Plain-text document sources
-- -- --

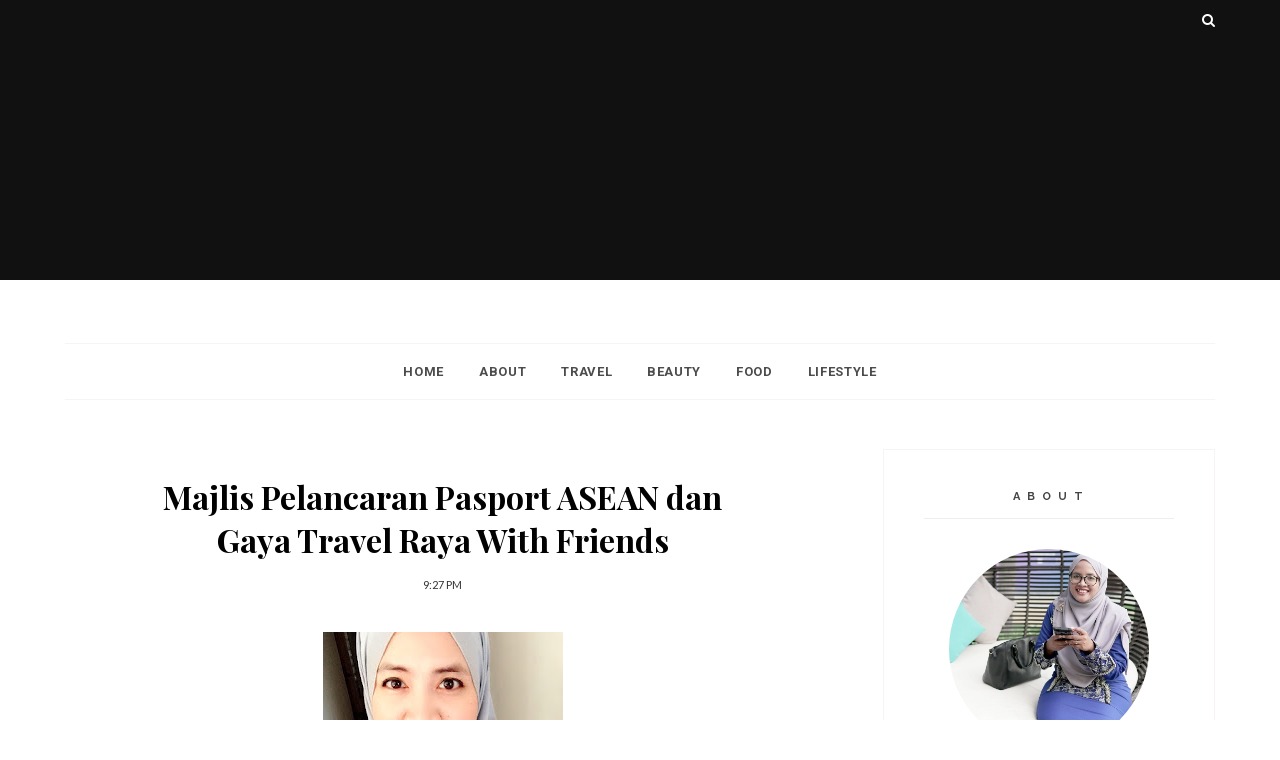

--- FILE ---
content_type: text/html; charset=utf-8
request_url: https://www.google.com/recaptcha/api2/aframe
body_size: 267
content:
<!DOCTYPE HTML><html><head><meta http-equiv="content-type" content="text/html; charset=UTF-8"></head><body><script nonce="IqZurJSEsAGdXgfhA5VSnA">/** Anti-fraud and anti-abuse applications only. See google.com/recaptcha */ try{var clients={'sodar':'https://pagead2.googlesyndication.com/pagead/sodar?'};window.addEventListener("message",function(a){try{if(a.source===window.parent){var b=JSON.parse(a.data);var c=clients[b['id']];if(c){var d=document.createElement('img');d.src=c+b['params']+'&rc='+(localStorage.getItem("rc::a")?sessionStorage.getItem("rc::b"):"");window.document.body.appendChild(d);sessionStorage.setItem("rc::e",parseInt(sessionStorage.getItem("rc::e")||0)+1);localStorage.setItem("rc::h",'1769015495829');}}}catch(b){}});window.parent.postMessage("_grecaptcha_ready", "*");}catch(b){}</script></body></html>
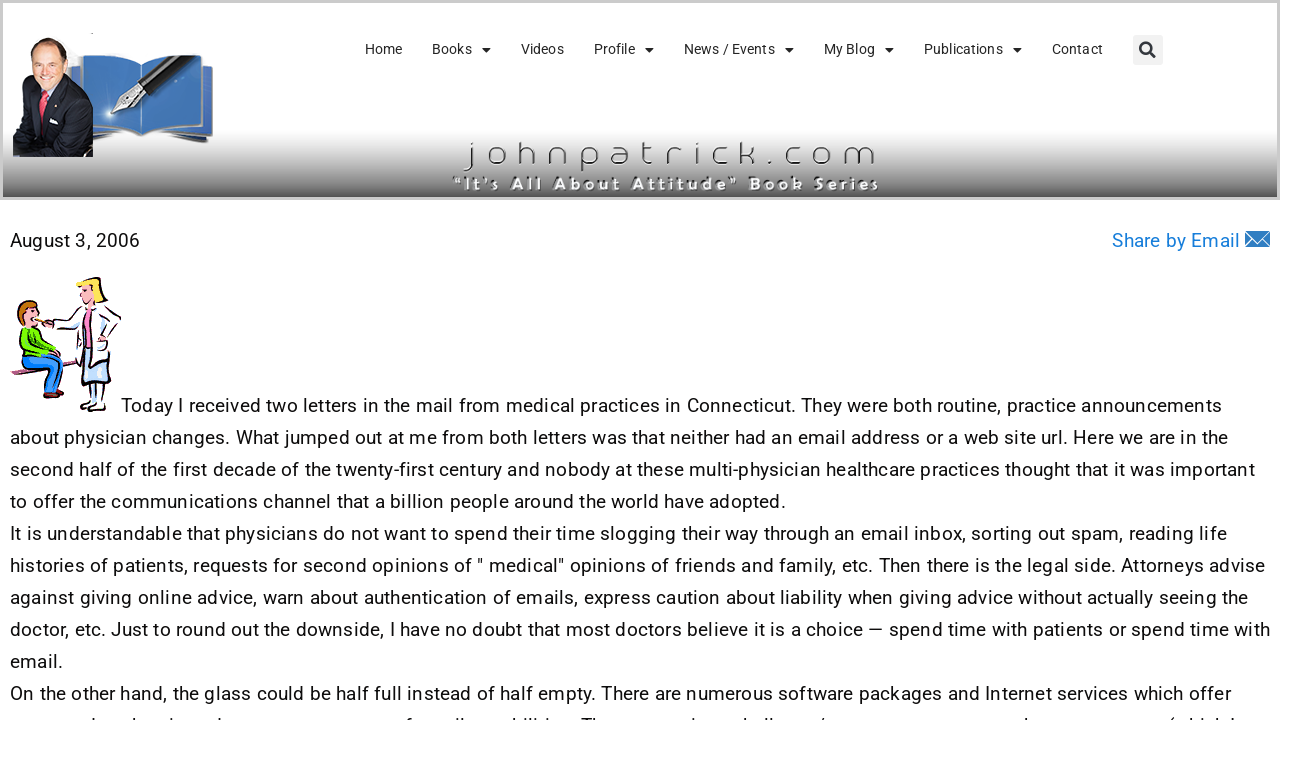

--- FILE ---
content_type: text/css
request_url: https://www.johnpatrick.com/wp-content/uploads/elementor/css/post-52776.css?ver=1768505653
body_size: 440
content:
.elementor-52776 .elementor-element.elementor-element-2006aee:not(.elementor-motion-effects-element-type-background), .elementor-52776 .elementor-element.elementor-element-2006aee > .elementor-motion-effects-container > .elementor-motion-effects-layer{background-image:url("https://i0.wp.com/www.johnpatrick.com/wp-content/uploads/2023/02/WEBSITE-LOGO-JOHN-PATRICK-BOTTOM-SMALL2-12.png?fit=1500%2C108&ssl=1");background-position:bottom center;background-repeat:no-repeat;background-size:contain;}.elementor-52776 .elementor-element.elementor-element-2006aee > .elementor-container{max-width:1170px;}.elementor-52776 .elementor-element.elementor-element-2006aee{border-style:solid;border-width:3px 3px 3px 3px;border-color:#CBCBCB;transition:background 0.3s, border 0.3s, border-radius 0.3s, box-shadow 0.3s;padding:0px 0px 30px 0px;}.elementor-52776 .elementor-element.elementor-element-2006aee, .elementor-52776 .elementor-element.elementor-element-2006aee > .elementor-background-overlay{border-radius:0px 0px 0px 0px;}.elementor-52776 .elementor-element.elementor-element-2006aee > .elementor-background-overlay{transition:background 0.3s, border-radius 0.3s, opacity 0.3s;}.elementor-52776 .elementor-element.elementor-element-fe9539d{width:auto;max-width:auto;text-align:start;}.elementor-52776 .elementor-element.elementor-element-fe9539d > .elementor-widget-container{margin:0px 0px 0px 0px;padding:20px 0px 0px 0px;}.elementor-52776 .elementor-element.elementor-element-77844f7{width:auto;max-width:auto;align-self:flex-start;--e-nav-menu-horizontal-menu-item-margin:calc( 30px / 2 );}.elementor-52776 .elementor-element.elementor-element-77844f7 > .elementor-widget-container{margin:25px 0px 0px 100px;padding:0px 0px 0px 0px;}.elementor-52776 .elementor-element.elementor-element-77844f7 .elementor-menu-toggle{margin-left:auto;}.elementor-52776 .elementor-element.elementor-element-77844f7 .elementor-nav-menu .elementor-item{font-family:"Mulish", Sans-serif;font-size:13px;font-weight:400;line-height:21px;letter-spacing:1px;}.elementor-52776 .elementor-element.elementor-element-77844f7 .elementor-nav-menu--main .elementor-item{color:#252525;fill:#252525;padding-left:0px;padding-right:0px;padding-top:0px;padding-bottom:0px;}.elementor-52776 .elementor-element.elementor-element-77844f7 .elementor-nav-menu--main .elementor-item:hover,
					.elementor-52776 .elementor-element.elementor-element-77844f7 .elementor-nav-menu--main .elementor-item.elementor-item-active,
					.elementor-52776 .elementor-element.elementor-element-77844f7 .elementor-nav-menu--main .elementor-item.highlighted,
					.elementor-52776 .elementor-element.elementor-element-77844f7 .elementor-nav-menu--main .elementor-item:focus{color:#BFA498;fill:#BFA498;}.elementor-52776 .elementor-element.elementor-element-77844f7 .elementor-nav-menu--main .elementor-item.elementor-item-active{color:#BFA498;}.elementor-52776 .elementor-element.elementor-element-77844f7 .elementor-nav-menu--main:not(.elementor-nav-menu--layout-horizontal) .elementor-nav-menu > li:not(:last-child){margin-bottom:30px;}.elementor-52776 .elementor-element.elementor-element-77844f7 .elementor-nav-menu--dropdown a, .elementor-52776 .elementor-element.elementor-element-77844f7 .elementor-menu-toggle{color:#252525;fill:#252525;}.elementor-52776 .elementor-element.elementor-element-77844f7 .elementor-nav-menu--dropdown{background-color:#FFFFFF;}.elementor-52776 .elementor-element.elementor-element-77844f7 .elementor-nav-menu--dropdown a:hover,
					.elementor-52776 .elementor-element.elementor-element-77844f7 .elementor-nav-menu--dropdown a:focus,
					.elementor-52776 .elementor-element.elementor-element-77844f7 .elementor-nav-menu--dropdown a.elementor-item-active,
					.elementor-52776 .elementor-element.elementor-element-77844f7 .elementor-nav-menu--dropdown a.highlighted,
					.elementor-52776 .elementor-element.elementor-element-77844f7 .elementor-menu-toggle:hover,
					.elementor-52776 .elementor-element.elementor-element-77844f7 .elementor-menu-toggle:focus{color:#BFA498;}.elementor-52776 .elementor-element.elementor-element-77844f7 .elementor-nav-menu--dropdown a:hover,
					.elementor-52776 .elementor-element.elementor-element-77844f7 .elementor-nav-menu--dropdown a:focus,
					.elementor-52776 .elementor-element.elementor-element-77844f7 .elementor-nav-menu--dropdown a.elementor-item-active,
					.elementor-52776 .elementor-element.elementor-element-77844f7 .elementor-nav-menu--dropdown a.highlighted{background-color:#FFFFFF;}.elementor-52776 .elementor-element.elementor-element-77844f7 .elementor-nav-menu--dropdown a.elementor-item-active{color:#BFA498;background-color:#FFFFFF;}.elementor-52776 .elementor-element.elementor-element-77844f7 .elementor-nav-menu--dropdown .elementor-item, .elementor-52776 .elementor-element.elementor-element-77844f7 .elementor-nav-menu--dropdown  .elementor-sub-item{font-family:"Mulish", Sans-serif;font-size:12px;font-weight:400;letter-spacing:1px;}.elementor-52776 .elementor-element.elementor-element-6650775{width:auto;max-width:auto;}.elementor-52776 .elementor-element.elementor-element-6650775 > .elementor-widget-container{margin:20px 0px 0px 15px;}.elementor-52776 .elementor-element.elementor-element-6650775 .elementor-search-form{text-align:end;}.elementor-52776 .elementor-element.elementor-element-6650775 .elementor-search-form__toggle{--e-search-form-toggle-size:30px;}.elementor-52776 .elementor-element.elementor-element-6650775 input[type="search"].elementor-search-form__input{font-size:30px;}.elementor-52776 .elementor-element.elementor-element-6650775:not(.elementor-search-form--skin-full_screen) .elementor-search-form__container{border-radius:3px;}.elementor-52776 .elementor-element.elementor-element-6650775.elementor-search-form--skin-full_screen input[type="search"].elementor-search-form__input{border-radius:3px;}.elementor-theme-builder-content-area{height:400px;}.elementor-location-header:before, .elementor-location-footer:before{content:"";display:table;clear:both;}@media(max-width:1024px){.elementor-52776 .elementor-element.elementor-element-77844f7 > .elementor-widget-container{margin:20px 0px 0px 0px;}.elementor-52776 .elementor-element.elementor-element-77844f7{--nav-menu-icon-size:25px;}}@media(max-width:1024px) and (min-width:768px){.elementor-52776 .elementor-element.elementor-element-3329ec7{width:100%;}}@media(max-width:767px){.elementor-52776 .elementor-element.elementor-element-fe9539d > .elementor-widget-container{padding:0px 0px 10px 0px;}.elementor-52776 .elementor-element.elementor-element-fe9539d img{max-width:85%;}.elementor-52776 .elementor-element.elementor-element-77844f7 > .elementor-widget-container{margin:0px 0px 0px 0px;padding:30px 0px 0px 0px;}.elementor-52776 .elementor-element.elementor-element-77844f7 .elementor-nav-menu--dropdown a{padding-left:32px;padding-right:32px;}.elementor-52776 .elementor-element.elementor-element-77844f7 .elementor-nav-menu--main > .elementor-nav-menu > li > .elementor-nav-menu--dropdown, .elementor-52776 .elementor-element.elementor-element-77844f7 .elementor-nav-menu__container.elementor-nav-menu--dropdown{margin-top:32px !important;}}/* Start custom CSS for nav-menu, class: .elementor-element-77844f7 */.elementor-52776 .elementor-element.elementor-element-77844f7{margin:0 0 0 auto;}
.elementor-52776 .elementor-element.elementor-element-77844f7 ul ul{padding-top:10px;}/* End custom CSS */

-- -- --

_Your objective_
Your answer is the exact run of lines above from the one with "body_size: 267" through the one with "content_type: text/css", both ends included, minus any picture.

_Answer area_
body_size: 267
content:
<!DOCTYPE HTML><html><head><meta http-equiv="content-type" content="text/html; charset=UTF-8"></head><body><script nonce="IqZurJSEsAGdXgfhA5VSnA">/** Anti-fraud and anti-abuse applications only. See google.com/recaptcha */ try{var clients={'sodar':'https://pagead2.googlesyndication.com/pagead/sodar?'};window.addEventListener("message",function(a){try{if(a.source===window.parent){var b=JSON.parse(a.data);var c=clients[b['id']];if(c){var d=document.createElement('img');d.src=c+b['params']+'&rc='+(localStorage.getItem("rc::a")?sessionStorage.getItem("rc::b"):"");window.document.body.appendChild(d);sessionStorage.setItem("rc::e",parseInt(sessionStorage.getItem("rc::e")||0)+1);localStorage.setItem("rc::h",'1769015495829');}}}catch(b){}});window.parent.postMessage("_grecaptcha_ready", "*");}catch(b){}</script></body></html>

--- FILE ---
content_type: text/css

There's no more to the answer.